CancerCostMod was used, which is a model of cancer costs based upon a whole-of-population data linkage. The base population was a census of all persons diagnosed with cancer in Queensland, Australia between 1 July 2011 and 30 June 2012 (n = 25,553). Individual records were linked to corresponding Queensland Health Admitted Patient Data Collection, Emergency Data Information System, Medicare Benefits Schedule, and Pharmaceutical Benefits Scheme records between 1 July 2011 and 30 June 2015. Queensland data were weighted to be representative of the Australian population (approximately 123,900 Australians, 1.7% Indigenous Australians).
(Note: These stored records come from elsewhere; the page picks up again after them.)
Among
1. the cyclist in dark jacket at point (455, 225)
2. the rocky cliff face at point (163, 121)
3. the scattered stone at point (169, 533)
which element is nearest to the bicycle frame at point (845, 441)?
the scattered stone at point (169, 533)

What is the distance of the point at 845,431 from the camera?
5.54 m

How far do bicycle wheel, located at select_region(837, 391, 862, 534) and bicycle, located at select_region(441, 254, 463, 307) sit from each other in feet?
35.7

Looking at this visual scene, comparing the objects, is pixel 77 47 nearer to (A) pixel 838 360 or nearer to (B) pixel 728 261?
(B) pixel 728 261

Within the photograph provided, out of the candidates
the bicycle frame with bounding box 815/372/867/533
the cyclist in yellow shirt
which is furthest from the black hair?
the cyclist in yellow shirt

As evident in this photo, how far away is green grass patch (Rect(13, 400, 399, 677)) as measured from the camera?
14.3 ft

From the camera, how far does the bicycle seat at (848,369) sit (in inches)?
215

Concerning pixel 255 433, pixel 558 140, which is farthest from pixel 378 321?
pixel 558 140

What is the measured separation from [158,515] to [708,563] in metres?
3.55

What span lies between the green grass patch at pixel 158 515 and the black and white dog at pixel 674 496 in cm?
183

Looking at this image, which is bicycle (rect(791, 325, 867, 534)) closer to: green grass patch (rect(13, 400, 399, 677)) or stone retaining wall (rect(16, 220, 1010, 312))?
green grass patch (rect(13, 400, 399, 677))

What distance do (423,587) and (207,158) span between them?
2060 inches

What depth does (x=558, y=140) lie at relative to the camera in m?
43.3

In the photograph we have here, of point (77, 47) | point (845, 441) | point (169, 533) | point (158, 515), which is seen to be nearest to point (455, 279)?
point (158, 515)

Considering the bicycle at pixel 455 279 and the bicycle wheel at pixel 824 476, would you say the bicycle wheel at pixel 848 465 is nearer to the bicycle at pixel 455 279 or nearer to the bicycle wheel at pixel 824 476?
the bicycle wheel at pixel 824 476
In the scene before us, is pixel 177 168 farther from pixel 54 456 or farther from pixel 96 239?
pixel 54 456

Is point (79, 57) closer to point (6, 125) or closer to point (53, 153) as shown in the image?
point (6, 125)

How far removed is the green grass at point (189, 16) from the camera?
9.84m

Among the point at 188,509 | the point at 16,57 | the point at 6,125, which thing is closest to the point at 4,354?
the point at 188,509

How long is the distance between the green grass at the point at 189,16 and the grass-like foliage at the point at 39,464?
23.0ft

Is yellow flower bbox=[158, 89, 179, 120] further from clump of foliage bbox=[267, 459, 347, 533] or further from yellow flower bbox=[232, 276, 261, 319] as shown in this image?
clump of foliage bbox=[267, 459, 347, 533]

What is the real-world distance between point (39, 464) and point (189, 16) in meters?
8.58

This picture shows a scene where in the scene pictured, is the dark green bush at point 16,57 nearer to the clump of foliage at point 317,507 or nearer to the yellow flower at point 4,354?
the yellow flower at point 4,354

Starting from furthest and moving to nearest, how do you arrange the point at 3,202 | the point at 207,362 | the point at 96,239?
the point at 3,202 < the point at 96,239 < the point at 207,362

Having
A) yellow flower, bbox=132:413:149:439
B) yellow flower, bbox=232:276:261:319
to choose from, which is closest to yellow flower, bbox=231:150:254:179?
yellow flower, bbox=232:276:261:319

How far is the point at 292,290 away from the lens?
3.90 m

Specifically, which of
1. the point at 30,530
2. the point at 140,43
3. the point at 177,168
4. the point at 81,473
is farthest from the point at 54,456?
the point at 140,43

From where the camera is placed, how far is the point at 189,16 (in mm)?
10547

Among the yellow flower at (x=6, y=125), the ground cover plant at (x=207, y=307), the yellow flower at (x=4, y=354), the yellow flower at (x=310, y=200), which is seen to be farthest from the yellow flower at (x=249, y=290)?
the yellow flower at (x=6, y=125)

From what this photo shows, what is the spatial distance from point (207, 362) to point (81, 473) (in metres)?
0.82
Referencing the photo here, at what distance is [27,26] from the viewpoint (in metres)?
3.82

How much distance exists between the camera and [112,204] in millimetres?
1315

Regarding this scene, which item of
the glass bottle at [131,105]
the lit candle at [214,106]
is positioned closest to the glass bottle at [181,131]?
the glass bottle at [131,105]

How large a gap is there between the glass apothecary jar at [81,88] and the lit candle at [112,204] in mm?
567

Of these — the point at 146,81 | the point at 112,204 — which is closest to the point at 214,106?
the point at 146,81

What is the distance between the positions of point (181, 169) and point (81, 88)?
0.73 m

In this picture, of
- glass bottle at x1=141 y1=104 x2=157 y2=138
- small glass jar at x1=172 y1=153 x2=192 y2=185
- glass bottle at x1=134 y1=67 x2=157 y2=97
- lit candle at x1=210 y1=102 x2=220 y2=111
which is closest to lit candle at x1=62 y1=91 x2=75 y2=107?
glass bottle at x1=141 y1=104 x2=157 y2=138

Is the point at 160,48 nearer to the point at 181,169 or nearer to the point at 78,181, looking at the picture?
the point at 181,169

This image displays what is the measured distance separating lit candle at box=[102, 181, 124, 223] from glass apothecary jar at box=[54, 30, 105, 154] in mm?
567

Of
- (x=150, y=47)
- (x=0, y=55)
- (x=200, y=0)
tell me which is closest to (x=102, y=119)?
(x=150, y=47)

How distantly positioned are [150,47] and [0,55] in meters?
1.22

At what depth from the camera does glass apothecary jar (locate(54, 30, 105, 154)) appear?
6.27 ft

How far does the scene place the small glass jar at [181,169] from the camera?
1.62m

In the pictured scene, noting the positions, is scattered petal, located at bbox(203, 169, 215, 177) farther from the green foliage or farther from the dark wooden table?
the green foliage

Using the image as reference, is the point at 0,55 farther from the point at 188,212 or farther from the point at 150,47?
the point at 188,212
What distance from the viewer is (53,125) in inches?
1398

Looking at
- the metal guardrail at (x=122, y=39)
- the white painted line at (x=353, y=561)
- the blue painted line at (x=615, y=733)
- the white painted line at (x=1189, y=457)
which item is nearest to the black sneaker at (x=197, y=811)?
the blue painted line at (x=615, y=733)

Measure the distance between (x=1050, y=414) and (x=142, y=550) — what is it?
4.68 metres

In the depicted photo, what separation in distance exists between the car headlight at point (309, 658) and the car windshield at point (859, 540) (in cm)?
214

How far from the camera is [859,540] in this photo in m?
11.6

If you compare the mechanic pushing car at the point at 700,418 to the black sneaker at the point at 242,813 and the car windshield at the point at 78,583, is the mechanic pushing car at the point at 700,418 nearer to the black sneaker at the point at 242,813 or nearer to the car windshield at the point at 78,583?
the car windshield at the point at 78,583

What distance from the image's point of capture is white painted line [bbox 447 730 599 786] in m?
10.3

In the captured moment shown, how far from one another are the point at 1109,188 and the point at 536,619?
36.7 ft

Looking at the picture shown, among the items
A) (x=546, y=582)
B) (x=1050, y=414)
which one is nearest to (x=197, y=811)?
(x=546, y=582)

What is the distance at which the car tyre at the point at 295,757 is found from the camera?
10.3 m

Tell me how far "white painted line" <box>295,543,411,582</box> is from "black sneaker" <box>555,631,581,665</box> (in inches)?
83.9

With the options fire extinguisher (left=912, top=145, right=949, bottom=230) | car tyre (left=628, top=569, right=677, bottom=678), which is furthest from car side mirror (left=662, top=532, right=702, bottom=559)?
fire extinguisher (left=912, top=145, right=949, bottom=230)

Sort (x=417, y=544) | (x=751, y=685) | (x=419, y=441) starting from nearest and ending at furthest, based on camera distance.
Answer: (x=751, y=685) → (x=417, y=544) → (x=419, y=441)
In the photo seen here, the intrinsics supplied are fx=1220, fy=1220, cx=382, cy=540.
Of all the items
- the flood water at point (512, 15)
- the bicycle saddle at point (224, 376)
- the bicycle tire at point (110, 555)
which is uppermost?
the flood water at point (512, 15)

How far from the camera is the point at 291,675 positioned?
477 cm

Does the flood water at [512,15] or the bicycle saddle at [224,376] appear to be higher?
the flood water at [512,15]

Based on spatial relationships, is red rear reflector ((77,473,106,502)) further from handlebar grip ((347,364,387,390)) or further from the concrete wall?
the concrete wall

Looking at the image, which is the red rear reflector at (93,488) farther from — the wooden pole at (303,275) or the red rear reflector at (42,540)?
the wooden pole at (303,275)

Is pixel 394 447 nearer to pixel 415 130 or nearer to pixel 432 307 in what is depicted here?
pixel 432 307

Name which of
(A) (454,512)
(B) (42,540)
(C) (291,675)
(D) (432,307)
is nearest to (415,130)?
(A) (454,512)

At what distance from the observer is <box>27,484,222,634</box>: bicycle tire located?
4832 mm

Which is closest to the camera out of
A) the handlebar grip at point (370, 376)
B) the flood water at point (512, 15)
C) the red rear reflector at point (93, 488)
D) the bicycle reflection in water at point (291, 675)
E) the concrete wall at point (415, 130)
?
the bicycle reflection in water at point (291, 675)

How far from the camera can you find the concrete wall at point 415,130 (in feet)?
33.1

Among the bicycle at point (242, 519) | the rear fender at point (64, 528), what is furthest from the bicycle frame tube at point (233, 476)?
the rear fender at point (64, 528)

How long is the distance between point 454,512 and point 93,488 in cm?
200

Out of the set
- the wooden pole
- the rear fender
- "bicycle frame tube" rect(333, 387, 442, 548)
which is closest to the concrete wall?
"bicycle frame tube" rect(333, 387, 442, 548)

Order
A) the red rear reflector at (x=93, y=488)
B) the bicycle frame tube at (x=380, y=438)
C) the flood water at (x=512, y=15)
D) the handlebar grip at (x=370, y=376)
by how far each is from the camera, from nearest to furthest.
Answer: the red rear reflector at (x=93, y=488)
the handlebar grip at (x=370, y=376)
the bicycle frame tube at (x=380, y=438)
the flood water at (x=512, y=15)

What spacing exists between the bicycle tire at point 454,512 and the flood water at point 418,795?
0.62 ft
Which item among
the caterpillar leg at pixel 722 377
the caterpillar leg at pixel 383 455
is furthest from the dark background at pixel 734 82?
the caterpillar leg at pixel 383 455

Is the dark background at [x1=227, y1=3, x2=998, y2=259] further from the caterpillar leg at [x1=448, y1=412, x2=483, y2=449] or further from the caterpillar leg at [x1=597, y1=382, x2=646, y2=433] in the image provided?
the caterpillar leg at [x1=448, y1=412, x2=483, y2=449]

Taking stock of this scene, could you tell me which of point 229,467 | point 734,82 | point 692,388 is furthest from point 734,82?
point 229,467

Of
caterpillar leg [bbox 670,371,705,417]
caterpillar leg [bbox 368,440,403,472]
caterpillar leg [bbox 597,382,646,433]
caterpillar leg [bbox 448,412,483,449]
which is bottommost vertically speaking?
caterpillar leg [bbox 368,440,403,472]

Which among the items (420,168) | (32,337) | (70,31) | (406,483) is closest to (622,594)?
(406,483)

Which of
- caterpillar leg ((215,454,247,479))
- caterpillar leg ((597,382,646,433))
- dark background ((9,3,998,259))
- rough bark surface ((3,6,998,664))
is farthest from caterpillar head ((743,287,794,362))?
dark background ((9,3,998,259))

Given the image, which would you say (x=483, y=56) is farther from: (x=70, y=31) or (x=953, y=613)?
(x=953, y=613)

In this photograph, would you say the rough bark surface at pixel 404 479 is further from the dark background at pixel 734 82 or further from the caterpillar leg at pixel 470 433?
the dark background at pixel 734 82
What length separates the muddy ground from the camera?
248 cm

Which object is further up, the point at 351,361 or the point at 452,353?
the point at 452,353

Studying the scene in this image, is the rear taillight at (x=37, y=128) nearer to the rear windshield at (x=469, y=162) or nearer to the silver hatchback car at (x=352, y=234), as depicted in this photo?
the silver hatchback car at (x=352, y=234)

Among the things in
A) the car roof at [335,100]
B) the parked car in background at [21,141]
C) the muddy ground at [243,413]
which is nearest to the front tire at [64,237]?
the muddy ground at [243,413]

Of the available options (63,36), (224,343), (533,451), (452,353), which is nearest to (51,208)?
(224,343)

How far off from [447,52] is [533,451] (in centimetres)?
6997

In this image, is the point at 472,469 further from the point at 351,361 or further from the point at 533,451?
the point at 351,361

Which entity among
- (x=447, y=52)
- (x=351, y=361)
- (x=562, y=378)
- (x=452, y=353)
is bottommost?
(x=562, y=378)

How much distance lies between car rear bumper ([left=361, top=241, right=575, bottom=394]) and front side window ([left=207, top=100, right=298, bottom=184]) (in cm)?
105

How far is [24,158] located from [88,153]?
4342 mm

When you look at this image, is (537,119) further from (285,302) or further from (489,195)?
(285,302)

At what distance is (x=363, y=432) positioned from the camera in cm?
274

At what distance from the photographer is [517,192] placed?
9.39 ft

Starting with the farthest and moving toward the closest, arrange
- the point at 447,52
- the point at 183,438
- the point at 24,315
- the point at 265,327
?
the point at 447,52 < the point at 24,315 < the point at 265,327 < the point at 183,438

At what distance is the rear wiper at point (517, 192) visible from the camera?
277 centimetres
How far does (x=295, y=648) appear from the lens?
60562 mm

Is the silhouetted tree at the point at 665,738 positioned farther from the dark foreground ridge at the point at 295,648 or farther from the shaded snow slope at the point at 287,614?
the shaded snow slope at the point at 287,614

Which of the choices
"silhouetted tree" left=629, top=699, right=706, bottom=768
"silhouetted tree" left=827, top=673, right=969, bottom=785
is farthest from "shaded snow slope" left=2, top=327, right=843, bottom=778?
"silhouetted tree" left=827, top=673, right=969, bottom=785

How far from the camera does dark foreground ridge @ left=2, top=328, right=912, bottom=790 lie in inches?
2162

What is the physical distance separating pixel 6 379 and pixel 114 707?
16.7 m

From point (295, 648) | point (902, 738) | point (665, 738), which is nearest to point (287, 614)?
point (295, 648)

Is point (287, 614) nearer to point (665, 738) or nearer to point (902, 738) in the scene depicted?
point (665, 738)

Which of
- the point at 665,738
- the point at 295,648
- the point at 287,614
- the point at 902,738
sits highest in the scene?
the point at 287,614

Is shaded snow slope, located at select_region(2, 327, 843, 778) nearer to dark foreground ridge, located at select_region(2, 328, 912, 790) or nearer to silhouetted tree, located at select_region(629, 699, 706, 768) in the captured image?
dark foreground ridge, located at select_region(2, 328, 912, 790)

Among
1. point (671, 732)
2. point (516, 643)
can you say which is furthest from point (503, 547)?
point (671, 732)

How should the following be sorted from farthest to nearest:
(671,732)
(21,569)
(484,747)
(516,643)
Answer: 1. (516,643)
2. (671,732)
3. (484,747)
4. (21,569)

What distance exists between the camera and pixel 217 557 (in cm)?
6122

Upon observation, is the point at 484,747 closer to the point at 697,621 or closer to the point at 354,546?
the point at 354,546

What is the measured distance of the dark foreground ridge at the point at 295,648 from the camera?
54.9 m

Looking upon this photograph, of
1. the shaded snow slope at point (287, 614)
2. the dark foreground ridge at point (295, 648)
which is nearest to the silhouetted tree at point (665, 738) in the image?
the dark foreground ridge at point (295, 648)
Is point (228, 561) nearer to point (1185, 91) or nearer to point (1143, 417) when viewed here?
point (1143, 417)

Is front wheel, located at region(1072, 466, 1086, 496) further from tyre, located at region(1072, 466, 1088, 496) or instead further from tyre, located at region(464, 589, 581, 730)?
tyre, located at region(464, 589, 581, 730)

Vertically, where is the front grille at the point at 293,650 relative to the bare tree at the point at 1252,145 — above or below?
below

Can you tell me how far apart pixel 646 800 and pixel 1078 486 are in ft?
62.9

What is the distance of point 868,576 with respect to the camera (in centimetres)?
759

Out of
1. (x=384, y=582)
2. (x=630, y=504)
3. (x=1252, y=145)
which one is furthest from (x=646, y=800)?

After adjusting for age, sex, rurality, area-based deprivation, and cancer group, Indigenous Australians accrued significantly less in postdiagnosis patient co-payments at 0-6 months (61% less) and 7-12 months (63% less). Indigenous Australians also had significantly fewer postdiagnosis hospitalizations at 0-6 months (21% fewer) and 7-12 months (27% fewer).
There is growing concern regarding the financial burden of cancer to the patient. The time spent away from family and their community may also have an important time opportunity cost, which may affect a person's decision to undertake or continue treatment. This is the first study in Australia to identify the financial cost of co-payments for Indigenous people with cancer, as well as the number and length of hospitalizations as drivers of time opportunity costs.
量化确诊癌症的原住民和非原住民在确诊后第一年产生的直接自付患者费用和时间机会成本(住院时间)。
使用了CancerCostMod,这是一个基于全人群数据链接的癌症成本模型。基础人群是2011年7月1日至2012年6月30日期间在澳大利亚昆士兰州确诊癌症的所有人的普查数据(n = 25,553)。个体记录与2011年7月1日至2015年6月30日期间相应的昆士兰卫生住院患者数据收集、急诊数据信息系统、医疗保险福利计划和药品福利计划记录相链接。昆士兰的数据经过加权以代表澳大利亚人口(约123,900名澳大利亚人,其中1.7%为原住民澳大利亚人)。
在调整年龄、性别、农村地区、基于地区的贫困程度和癌症类型后,原住民澳大利亚人在确诊后0至6个月(少61%)和7至12个月(少63%)的患者自付费用显著减少。原住民澳大利亚人在确诊后0至6个月(少21%)和7至12个月(少27%)的住院次数也显著减少。
人们越来越关注癌症给患者带来的经济负担。远离家庭和社区所花费的时间也可能产生重要的时间机会成本,并可能影响一个人决定接受或继续治疗。这是澳大利亚第一项确定癌症原住民患者自付费用的经济成本以及住院次数和住院时间作为时间机会成本驱动因素的研究。